11 Ekim 2008 Cumartesi

Chris Cornell-Tom Morello:The Nightwatchman-One Day As a Lion's-Gavin DeGraw


Chris Cornell
Chris Cornell ile Timbaland arkadaş olursa ne olur? Tabii ki daha popüler olma ihtimali olan işler ortaya çıkar.Ki ben Cornell'i Soundgarden ile de pek dinlemezdim.Ne zaman Auidoslave ilk albümü ile çıktı ve ortayı dağıttı ise o zaman sevdim ve sevgim orada kaldı. Belki "Billie Jean" coverı ile gönlümü biraz aldı ama bu son albümü hiç iyi tınlamadı. Tamam yeniliklere açılmak istiyor olabilir-değişik işler yapıp kendi sınırlarını aşmayı istiyor da olabilir-ama Auidoslave den sonra çıta sürekli düşüyor. Bu albüm satar mı satar. Genç ergen kızların ve erkeklerin odalarına poster asmaya hala ihtiyacı var!



Tom Morello:The Nightwatchman

R.A.T.M ve sonrasında Audioslave ile işler uzun ömürlü olmayınca "Solo" macerasına başlayan Tom Morello ilk albümü ile vasat bir folk rock albümü yapmıştı.İlk albümü "tek kişilik işkence" gibiydi neredeyse-yersiz bir albümdü-birisi ona yüreğinin sesini dinle senden folk star olur Tom demiş sanki o da gaza gelmişti. Ama Bob Dylan belgeseli izlemekle Dylan olunmazdı.Tom hem faka hem boka basmıştı. Bunun nedeni sürekli aynı söylemi (R.A.T.M tipi şarkıları) devam ettirip bunun üstüne daha sıradan şarkılar yazması idi. Çok iyi bir gitarist olmak ayrı şey-iyi şarkı yazmak-kalbe dokunmak ayrı şey. 2008 tarihli "The Fabled City" albümü bu açıdan ilk albümden daha iyi. Hatta 6 ay önce Serj ile bir barda şarkı söylerken dinlemiştim bunları ve o şarkıyı aramıştım. O şarkı bu albümdenmiş- o zaman ortada yokmuş yani. O parça "Lazarus On Down". Ama o canlı performansta ki ruh yok.(bu parçanın ruhunu kaybetmesi olayının bir benzeri Pinhani'nin "Bir Anda" parçasının da başına gelmişti laf aramızda)Serj etkisi de şarkıda epey törpülenmiş-sanırım öne çıkması pek istenmemiş.İlkine göre daha iyi ama hala iyi olmayan hatta bir an önce bitmesi gereken bir solo proje bu. Bunca yergiye rağmen "The Fabled City" gibi "Whatever It Takes" gibi haydi eller havaya parçaları ve "Lazarus On Down" gibi güzellikler mevcut.
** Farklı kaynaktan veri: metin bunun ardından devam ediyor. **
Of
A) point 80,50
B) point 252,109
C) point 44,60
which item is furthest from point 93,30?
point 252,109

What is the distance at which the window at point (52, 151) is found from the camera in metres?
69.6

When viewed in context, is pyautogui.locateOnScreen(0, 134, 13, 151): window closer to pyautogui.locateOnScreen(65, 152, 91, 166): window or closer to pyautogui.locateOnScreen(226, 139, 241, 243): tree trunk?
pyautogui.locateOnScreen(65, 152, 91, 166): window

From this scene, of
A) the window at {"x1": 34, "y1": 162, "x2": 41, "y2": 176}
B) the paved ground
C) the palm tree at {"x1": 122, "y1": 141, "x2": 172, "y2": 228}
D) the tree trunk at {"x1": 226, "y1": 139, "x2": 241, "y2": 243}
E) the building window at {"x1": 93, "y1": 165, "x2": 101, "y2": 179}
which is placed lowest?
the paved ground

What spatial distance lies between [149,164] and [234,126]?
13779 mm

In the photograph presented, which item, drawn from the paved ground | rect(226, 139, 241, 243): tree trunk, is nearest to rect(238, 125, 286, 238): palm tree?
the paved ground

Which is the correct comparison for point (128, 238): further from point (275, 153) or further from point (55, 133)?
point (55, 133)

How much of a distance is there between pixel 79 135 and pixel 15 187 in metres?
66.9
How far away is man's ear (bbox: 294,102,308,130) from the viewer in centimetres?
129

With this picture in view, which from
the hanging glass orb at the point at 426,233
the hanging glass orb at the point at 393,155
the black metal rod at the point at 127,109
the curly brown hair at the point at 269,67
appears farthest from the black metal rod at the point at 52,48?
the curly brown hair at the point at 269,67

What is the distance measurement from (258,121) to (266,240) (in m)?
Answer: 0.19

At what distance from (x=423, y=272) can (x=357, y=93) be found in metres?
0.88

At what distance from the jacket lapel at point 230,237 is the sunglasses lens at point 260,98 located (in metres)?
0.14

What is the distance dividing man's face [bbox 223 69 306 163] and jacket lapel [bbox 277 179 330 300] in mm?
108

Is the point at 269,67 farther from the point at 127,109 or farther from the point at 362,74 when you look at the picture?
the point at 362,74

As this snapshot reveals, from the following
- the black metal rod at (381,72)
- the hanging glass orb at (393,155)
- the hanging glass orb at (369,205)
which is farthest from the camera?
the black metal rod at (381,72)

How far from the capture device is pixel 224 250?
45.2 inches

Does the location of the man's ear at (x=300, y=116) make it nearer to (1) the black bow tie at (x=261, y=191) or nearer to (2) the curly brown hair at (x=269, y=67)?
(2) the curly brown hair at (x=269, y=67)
Hatta albümün en iyisi "Lazarus On Down". Tom bir Soad şarkısı olan "roulette" yazacak kadar iyi besteci değil ama çok iyi bir gitarist ve bu şarkı da güzel bir şarkı.








Gavin DeGraw

"Follow Through" ile tanımıştım bu elemanı sanırım. Sonra "I don't want to be" de Chris Cornell'i bile hatırladım ucundan. in love with a girl ise sanki bir anadolu rock girişi gibi başlasada eğlenceli bir parça. Fena değil yani dinleyin.
www.myspace.com/gavindegraw

One Day As a Lion's
Zach de la Rocha R.A.T.M(Rage Against the Machine) dan ayrılınca.Solo yapacaktı doğal olarak. Aslında bir grubun dağılması ile genelde solist ayakta kalır genellemesi Rage Against the Machine geçerli olmadı pek. Çünkü çok da matah işler çıkmadı Zach de la Rocha dan. Yani Dead Kennedys dinlerim. Black Flag dinlerim. Yinede Zach de la Rocha ve The Mars Volta'dan ayrılan Jon Theodore 'nin aynı projede buluşması ilgi çekici olabilir diye düşündüm. Çünkü son dönem rock davulcuları arasında çalışından haz aldığım sayılı davulculardandır kendisi. Hatta Lars Ulrich bile son zamanlarda en beğendiğim davulcu diyordu bir yerde kendisi ile ilgili.(Mars voltanın ikinci albüm zamanlarında) Sonuç olarak Rage Against the Machine'nın külleri ne kadar alev etkisi yapar. Çünkü One Day As a Lion's kıvılcım bile çıkaracak güçte değil. Orta halli bir proje grubu. Dinlemekte yinede fayda var.

2 yorum:

dadagu dedi ki...

ratm güzel bir 'şey' olsa da, sürüp gidecek bir 'şey' e benzemiyordu.sürmedi de. morello'yu (müziğini yani) sevemedim pek. cornell o fotoğrafta ne görmüş de şaşırmış olabilir, meraka sardım kendimi.audioslave iyiydi,hoştu, ama bu adamların evelce yaptıkları işleri bilmeyen birisi için "abi şöyle bir grup var al dinle" deyip ve verilecek kıvamdaydı daha ziyade.kendilerini çok yıpratmasalar bari, eski gruplarını dağıtalı beri yaptıkları işler güdük duruyor.

Şehirli Derviş dedi ki...

@dadagu

solo projelerin coğu fason ne yazık ki!